▶ 課題
a) オルタンスについての文章によると、オルタンスはナポレオンの誰とともに教育されましたか。
b) オルタンスについての文章のうち、「ジョゼフィーヌの再婚のいきさつは省くとして」から「ナポレオン軍のためにいくつか行進曲も作曲しました。」までを、その語句も含めて一字一句違えずに書き写してください。
c) オルタンスについての文章を、最後の文の後から書き継いでください。

▶ 本文
:::

2009-10-05 01:04:28 | オランダ王妃
ナポレオンに愛された義理の娘
ローデウェイク1世妃 オルタンス・ド・ボーアルネ


1783~1837/在位 1806~1810

オルタンスはナポレオンの最愛の人、ジョゼフィーヌ の連れ子です。
ジョゼフィーヌの再婚のいきさつは省くとして
ナポレオンは彼女の子供たちを実の子のようにかわいがっていました。

      

オルタンスはナポレオンの妹カロリーネとともに教育されました。
背が高くスレンダーで、顔立ちが美しい少女でした。
音楽好きでアマチュア作曲家だったオルタンスは
ナポレオン軍のためにいくつか行進曲も作曲しました。

ナポレオンはお年頃になったオルタンスを、弟のルイと結婚させることにします。
義理の娘可愛さからか、一族の結束を強化したのか、はたまた
娘をナポレオンの弟に嫁がせれば安心と考えたジョゼフィーヌの影響によるものかは
分かりませんが、この結婚はあまり幸福ではなかったみたい

オルタンスはお美しい上に母親に似て社交的だったのね。
その上19歳という遊び盛りです。

:::

▶ 資料
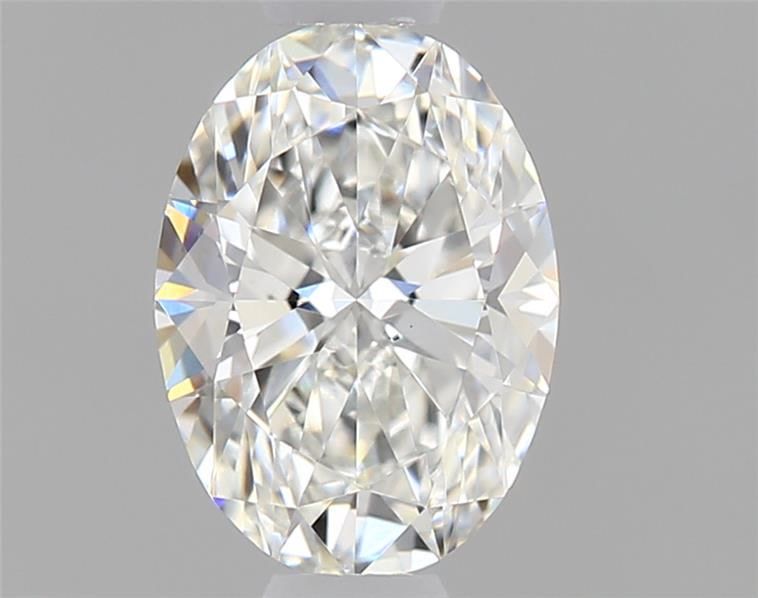 Diamond Natural 0,63Ct G-VS2 Oval - GIA1545871864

:::

▶ 解答
a) ナポレオンの妹カロリーネとともに教育されました。

b)
ジョゼフィーヌの再婚のいきさつは省くとして
ナポレオンは彼女の子供たちを実の子のようにかわいがっていました。

      

オルタンスはナポレオンの妹カロリーネとともに教育されました。
背が高くスレンダーで、顔立ちが美しい少女でした。
音楽好きでアマチュア作曲家だったオルタンスは
ナポレオン軍のためにいくつか行進曲も作曲しました。

c)
一方ルイは精神的に弱いところがあり沈みがちで
一時はホモセクシャルにもはしったということで、夫婦生活は愛のないものでした。

               
                   肖像画をもう一枚
                   やはりお美しいという噂は本当だったみたい


1806年、ナポレオンにオランダ(ホラント)王に指名されたルイは
ローデウェイク1世としてハーグに赴きオルタンスも従いましたが
1810年に退位するとルイはドイツへ、オルタンスはフランスへ向かい
ふたりは別居、事実上の離婚ということになりました。

自由の身になったオルタンスは、かねてから想いを寄せていた
フラオー伯シャルル・ジョセフの愛にこたえることにします。
1811年にはジュネーブでシャルル・オーギュストを極秘の内に生みました。
シャルルは後にルイとの息子フランス皇帝ナポレオン3世によって
モルニー公に叙位されています。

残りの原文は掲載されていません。